Białostocka Komunikacja Miejska zamówiła aplikację, która działa tylko na wybranych telefonach. Z udogodnienia dla pasażerów wyszedł więc luksus dla garstki pasażerów – donosi portal poranny.pl.
Dzięki białostockiej aplikacji pasażer może doładować e-portmonetkę, a także kupić imienny bilet okresowy. A właściwie mógłby, gdyby była ona obsługiwana przez większą liczbę smartfonów. Okazało się jednak, że skorzystanie z produktu stworzonego przez firmę NFC4Mobile S.A jest nad wyraz problematyczne.
– Aplikacja Konik BKM przeznaczona jest na urządzenia z systemem Android i wymaga posiadania w telefonie funkcji NFC z chipsetem NXP – tłumaczyła na łamach porannego.pl, Kamila Busłowska z Biura Komunikacji Społecznej Urzędu Miejskiego w Białymstoku.
Technologia NFC nie jest, póki co, standardem. Wielu podróżnych nie jest więc w stanie skorzystać z aplikacji, która w domyśle powinna służyć jak najszerszemu gronu odbiorców.
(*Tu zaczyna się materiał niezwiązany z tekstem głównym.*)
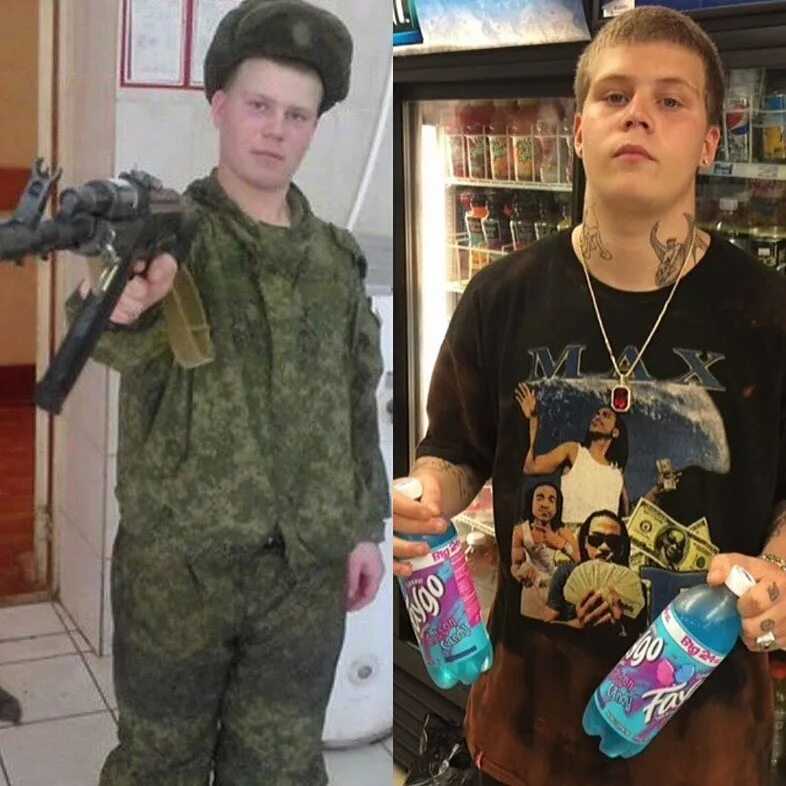 Yung lean age, height, net worth, weight 2024 - world-celebs.com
Co więcej, Biuro Białostockiej Komunikacji Miejskiej nie podaje modeli, które byłyby w stanie obsłużyć zamówioną przez nich aplikację. Z informacji, które udało się uzyskać dziennikarzom portalu wynika, że na liście telefonów, które nie radzą sobie z Konikiem BKM jest m.in. iPhone.
Wśród oceniających aplikację w jednym z popularnych sklepów internetowych, sporo jest skarg na to, że aplikacja nie działa, bądź działa z problemami m.in. na telefonach z systemem Android.